Je reçus l'information avec soulagement. Par réflexe, j'avais même fait quelques mouvements de main en apercevant leur voiture, un peu comme on salue la bateau qui arrive au port. Sauf que là, j'étais dégoulinant de peur, en lisière de forêt, effrayé par un corps qui devait séjourner ici depuis un bail à en juger par l'odeur et qui soudainement se mettait presque à me parler bien qu'il ne fut visiblement pas en état de le faire. Je ne savais même pas si c'était un homme ou une femme. Ce qu'il en restait. Je pensais à la vie qui habitait là-dedans, naguère.
- Il est où ? Me demanda sans plus de salutations que ça un des deux représentants de l'ordre, un petit nerveux, à moustache. Je me souviens de la moustache parce que plus grand monde n'en porte, des moustaches.

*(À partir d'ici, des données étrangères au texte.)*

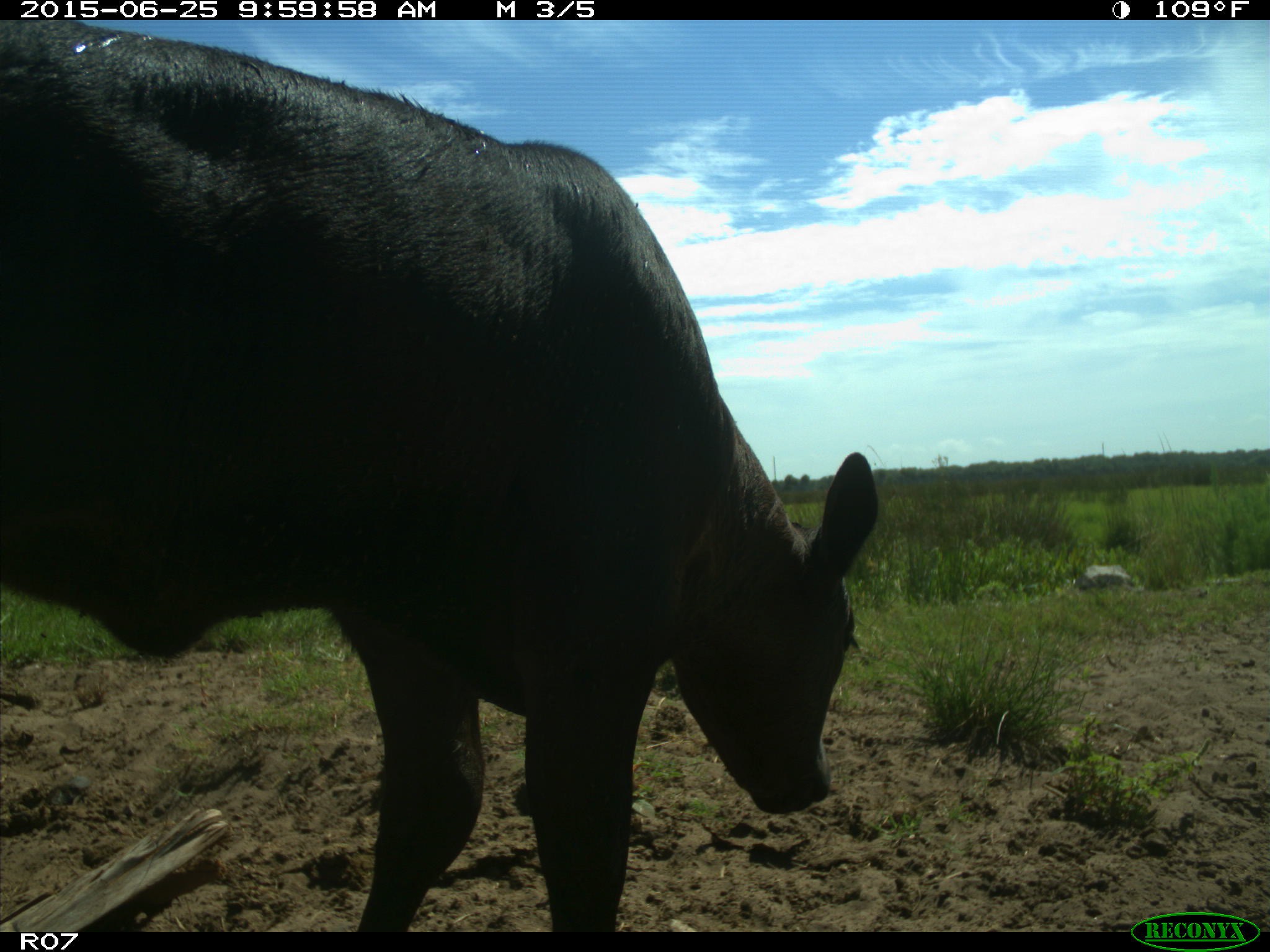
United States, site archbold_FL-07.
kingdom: Animalia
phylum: Chordata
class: Mammalia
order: Artiodactyla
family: Bovidae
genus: Bos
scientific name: Bos taurus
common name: domestic cow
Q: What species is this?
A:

- Euh... Qui ? Je demandai, m'excusant de mon absence totale de cerveau mais c'était ainsi depuis une bonne heure maintenant. J'avais même trouvé moyen de faire un saut de six mètres au moins parce qu'une mouche s'était posée sur mon bras.
- Le corps, voyons ! C'est bien pour ça que vous avez appelé ! - Là-bas...
J'ai dit ça avec le son de la voix qui s'éteint à chaque voyelle, sans me retourner, index pointé derrière la nuque, yeux fermés ou presque, vocabulaire toujours aussi pauvre mais promis juré craché, j'étais à fond.
- Pouvez pas être plus précis ?
- ....
- (soupir) (regard échangé avec l'autre) (haussement d'épaules, peut-être bien) Bon, venez avec nous, montrez-nous ça, ça sera plus simple ! - Euh... Non... Peux pas.... articulai-je, même pas agacé par leurs sourires à la con. J'ajoutai, comme on se lance dans un sprint effréné : là-bas, près des fougères, derrière le rocher. - On va voir ça. Vous ne bougez pas ! Il n'y a avait aucun risque pour que je bouge. C'est l'autre gendarme, cheveux noir, plus grand que son collègue, qui avait maintenant pris les choses en main. Pendant que je me disais qu'ils pouvaient fouiller toute la forêt pendant six mois s'ils le désiraient, je broncherais pas, je l'entendis dire à son collègue :
C'est là ! Putain, c'est crade !
Et c'est comme ça que mon vélo fit sa première randonnée à l'intérieur d'un véhicule de police. Avec la sonnette qui tintinabulait à chaque bosse, et c'est fou comme il y en a des bosses entre une forêt et la gendarmerie la plus proche, il était presque plus causant que moi.
Je me remettais doucement du choc. Et je n'étais plus seul, maintenant. La découverte avait cloué le bec aux deux agents, visiblement. Ils avaient passé quelques coups de fils, une autre voiture était arrivée, puis une autre, j'avais entendu des surtout pas un mot à la presse, des c'est là et des et lui c'est qui, quelques ô merde et des mots comme médecin légiste, fichier, famille, et puis nous avions fini par arriver.
- Votre nom, c'est quoi ? Le petit avait pris place dans un bureau qu'il partageait avec des collègues. C'était méticuleusement rangé. Presque maniaque. J'aurais dû m'en douter. Faut toujours se fier à sa première impression.